## WHAT TO WORK ON
Please convert the entries, from the line containing "If you had to" down through the last entry, into a Markdown table with the columns "No." and "Text", one numbered row per line and no rows for blank lines.

**********

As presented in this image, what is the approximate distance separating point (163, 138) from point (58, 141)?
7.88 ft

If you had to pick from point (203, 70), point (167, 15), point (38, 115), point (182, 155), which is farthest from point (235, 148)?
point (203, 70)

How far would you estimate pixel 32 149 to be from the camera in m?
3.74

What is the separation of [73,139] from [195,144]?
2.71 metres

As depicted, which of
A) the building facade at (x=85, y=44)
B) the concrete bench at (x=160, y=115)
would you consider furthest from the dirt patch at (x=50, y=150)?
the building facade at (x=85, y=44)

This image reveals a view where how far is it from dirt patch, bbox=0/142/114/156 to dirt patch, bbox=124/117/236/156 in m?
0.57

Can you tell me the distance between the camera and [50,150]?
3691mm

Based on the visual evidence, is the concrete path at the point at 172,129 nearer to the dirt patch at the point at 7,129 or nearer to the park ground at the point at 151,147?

**********

## EXERCISE SOLUTION
| No. | Text |
|---|---|
| 1 | If you had to pick from point (203, 70), point (167, 15), point (38, 115), point (182, 155), which is farthest from point (235, 148)? |
| 2 | point (203, 70) |
| 3 | How far would you estimate pixel 32 149 to be from the camera in m? |
| 4 | 3.74 |
| 5 | What is the separation of [73,139] from [195,144]? |
| 6 | 2.71 metres |
| 7 | As depicted, which of |
| 8 | A) the building facade at (x=85, y=44) |
| 9 | B) the concrete bench at (x=160, y=115) |
| 10 | would you consider furthest from the dirt patch at (x=50, y=150)? |
| 11 | the building facade at (x=85, y=44) |
| 12 | This image reveals a view where how far is it from dirt patch, bbox=0/142/114/156 to dirt patch, bbox=124/117/236/156 in m? |
| 13 | 0.57 |
| 14 | Can you tell me the distance between the camera and [50,150]? |
| 15 | 3691mm |
| 16 | Based on the visual evidence, is the concrete path at the point at 172,129 nearer to the dirt patch at the point at 7,129 or nearer to the park ground at the point at 151,147? |